● **TASKS TO CARRY OUT**:
1 > According to the AtmoRep passage, why is the pre-trained model fine-tuned on RADKLIM radar data? Answer in one to three sentences.
2 > How many lines of the listing contain the word "closer"? Give only the number.

● **SOURCE PASSAGE**:
::::::

Downscaling, also known as super-resolution in computer vision, aims to increase the resolution of a coarse spatial input. In particular, we are using the COSMO REA6 Reanalysis dataset, to obtain a downscaled version of AtmoRep.

Bias corrections

The presence of biases in models can cause shifts and trends in reanalyses that can lead to sub-optimal forecasts. In AtmoRep we correct for biases in the total precipitations rates by fine tuning the pre-trained model on radar data from the RADKLIM dataset.

Counterfactuals

counterfactuals are a methodology to answer "what if" questions, i.e. for the attribution of human impacts on extreme weather events. In AtmoRep, we tweaked the additional informations given to the network to generate counterfactual scenarios.

Attention maps

Attention maps have been used before in natural language processing and computer vision to understand what a transformer neural network has learned and to visualize and exemplify their generalization abilities. Link to AtmoRep attention maps.

Temporal interpolation

Temporal interpolation refers to the task of (re-)creating atmospheric state data with a higher temporal resolution than the input. The AtmoRep model shows substantially better skill compared to linear interpolation for 3 hours time windows.

History

November 2023: The AtmoRep code is now open source! Check our GitHub.
August 2023: Paper submitted to Springer Nature.
August 2023: Pre-print on ArXiv.
August 2023: Christian presented AtmoRep at Google Air Quality Journal Club (see below for slides).
July 2023: Christian presented AtmoRep at NVIDIA research (see below for slides).
June 2023: AtmoRep at the SIAM Conference on Mathematical & Computational Issues in the Geosciences 2023.
May 2023: Christian presented AtmoRep at GAMM 2023.
May 2023: Christian presented AtmoRep at ECMWF.
April 2023: Christian presented AtmoRep at EGU 2023.
March 2023: Ilaria presented AtmoRep and EMP2 at the CERN OpenLab Technical workshop in Geneva.
March 2023: Christian presented AtmoRep at the IntelliAQ workshop in Cologne. We had some lively discussions on where and how machine learning will be best used in atmospheric science in the future.
February 2023: Christian gave a talk at the NSF AI Institute for Research on Trustworthy AI in Weather, Climate, and Coastal Oceanography.
January 2023: Atmorep has become part of the newly established WestAI service centre which aims at enhancing and accelerating large-scale deep learning models for language, image and weather data processing.

::::::

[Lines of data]

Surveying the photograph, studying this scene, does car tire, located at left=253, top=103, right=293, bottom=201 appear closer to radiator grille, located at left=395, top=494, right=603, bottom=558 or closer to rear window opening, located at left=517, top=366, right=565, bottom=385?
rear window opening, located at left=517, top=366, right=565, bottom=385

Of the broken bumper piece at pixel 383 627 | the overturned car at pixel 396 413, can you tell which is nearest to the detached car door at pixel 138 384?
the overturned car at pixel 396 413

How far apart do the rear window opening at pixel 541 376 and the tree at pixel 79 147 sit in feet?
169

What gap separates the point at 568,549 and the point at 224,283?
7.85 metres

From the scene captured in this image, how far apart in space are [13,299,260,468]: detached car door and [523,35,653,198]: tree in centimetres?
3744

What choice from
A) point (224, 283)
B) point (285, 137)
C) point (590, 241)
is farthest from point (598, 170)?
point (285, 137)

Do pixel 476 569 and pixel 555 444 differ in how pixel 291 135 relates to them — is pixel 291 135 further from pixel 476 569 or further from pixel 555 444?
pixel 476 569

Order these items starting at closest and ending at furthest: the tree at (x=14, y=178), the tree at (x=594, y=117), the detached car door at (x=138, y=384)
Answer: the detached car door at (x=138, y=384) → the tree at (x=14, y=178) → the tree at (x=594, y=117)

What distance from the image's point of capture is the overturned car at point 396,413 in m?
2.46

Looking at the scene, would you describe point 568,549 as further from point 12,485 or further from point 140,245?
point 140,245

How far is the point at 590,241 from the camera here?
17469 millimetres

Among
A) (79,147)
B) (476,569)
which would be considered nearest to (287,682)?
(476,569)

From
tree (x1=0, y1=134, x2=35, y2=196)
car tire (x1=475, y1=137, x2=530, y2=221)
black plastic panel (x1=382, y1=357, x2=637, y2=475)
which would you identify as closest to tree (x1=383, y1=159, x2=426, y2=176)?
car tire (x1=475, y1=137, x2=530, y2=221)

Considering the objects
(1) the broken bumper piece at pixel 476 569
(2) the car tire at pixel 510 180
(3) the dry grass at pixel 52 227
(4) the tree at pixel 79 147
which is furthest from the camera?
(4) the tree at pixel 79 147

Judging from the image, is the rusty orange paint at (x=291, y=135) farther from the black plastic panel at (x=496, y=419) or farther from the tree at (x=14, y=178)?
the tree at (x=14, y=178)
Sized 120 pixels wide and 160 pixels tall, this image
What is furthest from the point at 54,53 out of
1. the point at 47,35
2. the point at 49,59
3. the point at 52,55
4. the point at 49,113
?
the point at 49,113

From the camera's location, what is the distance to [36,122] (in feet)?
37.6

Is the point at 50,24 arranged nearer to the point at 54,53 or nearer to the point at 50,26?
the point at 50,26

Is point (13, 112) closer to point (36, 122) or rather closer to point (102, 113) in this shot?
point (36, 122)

::::::

● **EXERCISE RESPONSES**:
1 > Biases in models can cause shifts and trends in reanalyses, and these can lead to sub-optimal forecasts. Fine-tuning the pre-trained model on RADKLIM radar data corrects such biases in total precipitation rates.

2 > 2